------ SELECTED EXCERPT ------
Lynne Sladky / AP
Friday, April 30, 2021 | 2 a.m.
Since Jon Gruden returned to the Raiders before the 2018 draft, he has been on a peculiar mission. That mission: To field two stud offensive tackles, by any means necessary.
That’s why Gruden chose an offensive tackle with his first selection in the 2018 draft, nabbing Kolton Miller out of UCLA with the 15th overall pick. The following offseason, Gruden continued his Captain Ahab-like quest by giving Trent Brown the biggest free-agent contract ever for an offensive lineman.
While Miller grew into his role as the franchise left tackle, Brown flamed out on the other side of the line, suffering through two injury-plagued campaigns before being jettisoned to the New England Patriots this offseason in a trade for a late draft pick.
So it shouldn’t come as a surprise that Gruden got back on his horse and took another shot at landing his second foundational tackle on Thursday, when he took Alabama blocker Alex Leatherwood with the No. 17 pick.
The move was widely viewed as a reach, as higher-rated tackles such as Virginia Tech’s Christian Darrisaw and Oklahoma State’s Teven Jenkins were still on the board at the time, but Gruden and general manager Mike Mayock have proven they’re not concerned with conventional wisdom when it comes to evaluating college prospects. They identified Leatherwood as their guy, homed in on him and didn’t hesitate to make him a linchpin of the team’s reconstructed offensive line.
------
APPLY WHAT YOU READ:
A – Answer these from the article on the Raiders' draft:
(i) With which overall pick did Gruden select Kolton Miller in the 2018 draft?
(ii) To which team was Trent Brown traded this offseason?
(iii) For which school did Alex Leatherwood play?
B – Translate this sentence from the article on the Raiders' draft into Spanish: "They identified Leatherwood as their guy, homed in on him and didn’t hesitate to make him a linchpin of the team’s reconstructed offensive line."
C – From the article on the Raiders' draft, extract everything from "That’s why Gruden" down to "an offensive lineman.".
------ RECORD EXTRACTS ------
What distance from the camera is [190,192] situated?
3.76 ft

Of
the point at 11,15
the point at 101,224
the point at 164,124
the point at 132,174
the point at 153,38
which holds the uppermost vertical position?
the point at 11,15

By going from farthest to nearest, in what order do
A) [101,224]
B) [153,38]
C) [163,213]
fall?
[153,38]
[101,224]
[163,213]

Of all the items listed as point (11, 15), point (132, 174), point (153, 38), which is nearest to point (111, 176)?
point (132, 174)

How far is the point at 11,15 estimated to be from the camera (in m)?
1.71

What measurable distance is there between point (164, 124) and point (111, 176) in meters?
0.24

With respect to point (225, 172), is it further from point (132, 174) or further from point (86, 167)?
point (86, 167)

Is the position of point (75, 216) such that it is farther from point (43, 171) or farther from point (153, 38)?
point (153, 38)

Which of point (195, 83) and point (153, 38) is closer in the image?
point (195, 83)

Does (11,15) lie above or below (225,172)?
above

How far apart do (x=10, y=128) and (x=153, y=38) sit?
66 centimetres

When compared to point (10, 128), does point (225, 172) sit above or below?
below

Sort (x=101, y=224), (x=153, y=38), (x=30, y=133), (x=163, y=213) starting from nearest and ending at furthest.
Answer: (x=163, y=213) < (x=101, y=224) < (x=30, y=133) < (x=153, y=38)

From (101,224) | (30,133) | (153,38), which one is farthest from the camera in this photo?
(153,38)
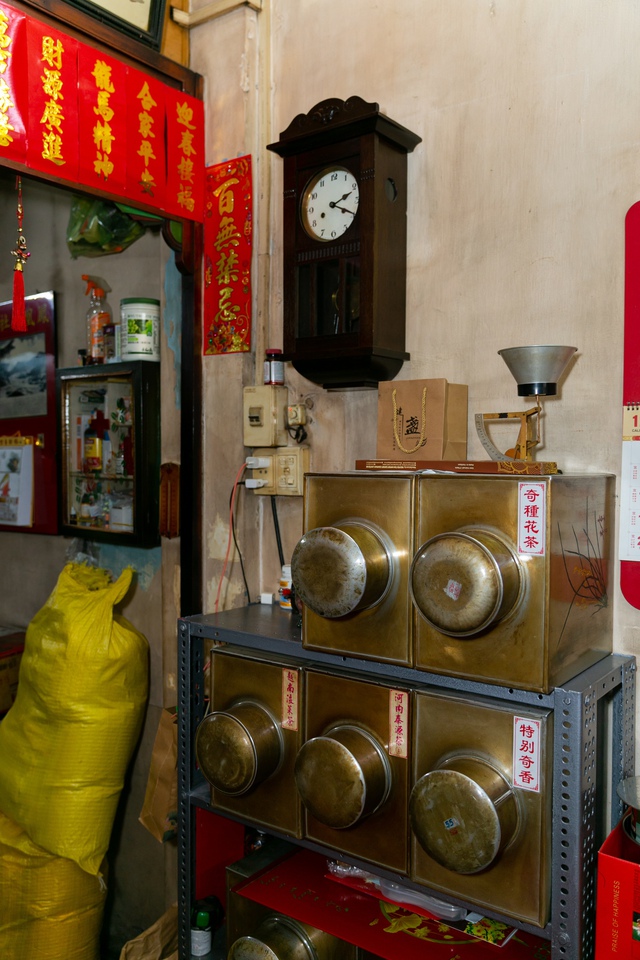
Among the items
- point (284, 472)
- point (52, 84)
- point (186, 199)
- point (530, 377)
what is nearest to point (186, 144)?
point (186, 199)

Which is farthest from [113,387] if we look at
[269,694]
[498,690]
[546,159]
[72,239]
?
[498,690]

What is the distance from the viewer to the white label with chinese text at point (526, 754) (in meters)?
1.42

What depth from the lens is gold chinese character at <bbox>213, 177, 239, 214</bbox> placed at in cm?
241

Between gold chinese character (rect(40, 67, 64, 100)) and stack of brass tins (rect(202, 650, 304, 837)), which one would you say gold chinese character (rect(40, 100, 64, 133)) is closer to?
gold chinese character (rect(40, 67, 64, 100))

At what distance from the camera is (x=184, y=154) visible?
2373mm

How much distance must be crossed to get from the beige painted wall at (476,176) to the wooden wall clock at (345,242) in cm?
8

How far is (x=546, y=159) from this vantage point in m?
1.86

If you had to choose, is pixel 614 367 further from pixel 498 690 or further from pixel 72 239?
pixel 72 239

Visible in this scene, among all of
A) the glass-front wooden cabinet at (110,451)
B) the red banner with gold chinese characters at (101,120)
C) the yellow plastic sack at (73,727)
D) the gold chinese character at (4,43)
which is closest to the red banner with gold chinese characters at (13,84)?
the gold chinese character at (4,43)

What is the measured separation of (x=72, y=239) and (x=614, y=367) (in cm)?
211

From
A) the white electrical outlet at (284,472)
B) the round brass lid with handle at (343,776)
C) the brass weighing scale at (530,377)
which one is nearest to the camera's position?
the round brass lid with handle at (343,776)

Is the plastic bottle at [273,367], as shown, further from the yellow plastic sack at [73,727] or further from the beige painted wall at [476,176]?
the yellow plastic sack at [73,727]

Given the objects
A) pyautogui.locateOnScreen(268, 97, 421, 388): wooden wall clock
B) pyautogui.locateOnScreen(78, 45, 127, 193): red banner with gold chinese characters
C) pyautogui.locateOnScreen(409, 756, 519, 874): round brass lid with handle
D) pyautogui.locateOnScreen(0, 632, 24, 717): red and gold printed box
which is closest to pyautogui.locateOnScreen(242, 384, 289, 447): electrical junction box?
pyautogui.locateOnScreen(268, 97, 421, 388): wooden wall clock

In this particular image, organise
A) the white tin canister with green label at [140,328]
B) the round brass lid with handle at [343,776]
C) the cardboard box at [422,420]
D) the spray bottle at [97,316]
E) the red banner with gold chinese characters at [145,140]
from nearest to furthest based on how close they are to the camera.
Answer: the round brass lid with handle at [343,776] < the cardboard box at [422,420] < the red banner with gold chinese characters at [145,140] < the white tin canister with green label at [140,328] < the spray bottle at [97,316]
------
ANSWERS PER TASK:
A –
(i) The 15th overall pick.
(ii) The New England Patriots.
(iii) Alabama.

B – Identificaron a Leatherwood como su hombre, se centraron en él y no dudaron en convertirlo en una pieza clave de la reconstruida línea ofensiva del equipo.

C –
That’s why Gruden chose an offensive tackle with his first selection in the 2018 draft, nabbing Kolton Miller out of UCLA with the 15th overall pick. The following offseason, Gruden continued his Captain Ahab-like quest by giving Trent Brown the biggest free-agent contract ever for an offensive lineman.